Abstract
In this work, several of the most popular and state of the art classification methods are compared as pattern recognition tools for classification of resistance spot welding joints. Instead of using the result of a non-destructive testing technique as input variables, classifiers are trained directly with the relevant welding parameters, i.e. welding current, welding time and the type of electrode (electrode material and treatment). The algorithms are compared in terms of accuracy and area under the receiver operating characteristic curve metrics, using nested cross-validation. Results show that although there is not a dominant classifier for every specificity/sensitivity requirement, support vector machines using radial kernel, boosting and random forest techniques obtain the best performance overall.
Keywords
Introduction
Resistance spot welding (RSW) is a simple and cost effective manufacturing process 1 that is extensively used for joining sheet steel in the automobile industry due to its high speed and adaptability for automation. 2
The number of RSW joints per vehicle is very high (usually varying between 3000 and 7000), 3 and the tendency in the highly competitive automobile industry is to reduce it as much as possible. Thus, the development of decision support tools that can assist in a fast, flexible and efficient procedure to classify RSW joints according to their quality level can be of great interest.4, 5 More specifically, the aim of the present work is to identify, among several options, the method that gives the best results in predicting the quality level of RSW joints directly from welding parameters,6, 7 such as welding time, welding current, electrode material and treatment applied to electrode material. 8 Such a prediction tool could be used to identify optimal values of the welding parameters and, consequently, to reduce the workload and the cost of post-production quality controls significantly.
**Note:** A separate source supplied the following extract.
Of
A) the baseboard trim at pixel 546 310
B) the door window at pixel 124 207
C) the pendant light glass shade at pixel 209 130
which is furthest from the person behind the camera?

In this work, classifiers are compared from different perspectives. Initially, a single measure of accuracy (i.e. the classification rate) is calculated for every classifier. However, there are two types of errors that a predictive tool can produce: false positives (type I errors) and false negatives (type II errors). Thus, as pointed out by Bradley, 9 misclassification rate – which confounds both types of errors – is not necessarily the objective function to minimise, but rather misclassification cost, which gives a different weight to the different types of errors. In the automobile industry, a satisfactory RSW joint wrongly classified as deficient will make monetary costs increase, but a deficient joint wrongly classified as acceptable will compromise safety. Consequently, classifiers in this paper have been analysed taking both types of errors into account, using the receiver operating characteristic (ROC) curve together with the area under the curve (AUC) measure. This approach gives a general perspective of the performance of the classifier for the complete range of operational points or decision thresholds taking into account the trade off between the two types of errors. Additional comparisons are also offered for fixed values of specificity and sensitivity. The analysis is completed using statistical tests [analysis of variance (ANOVA), Duncan's new multiple range test and Waller–Duncan's] to compute the significance of the results.
Experimental
Materials and equipment
The material welded by the RSW process is sheet steel, whose chemical composition is shown in Table 1. The thickness of the sheet steel is 1 mm.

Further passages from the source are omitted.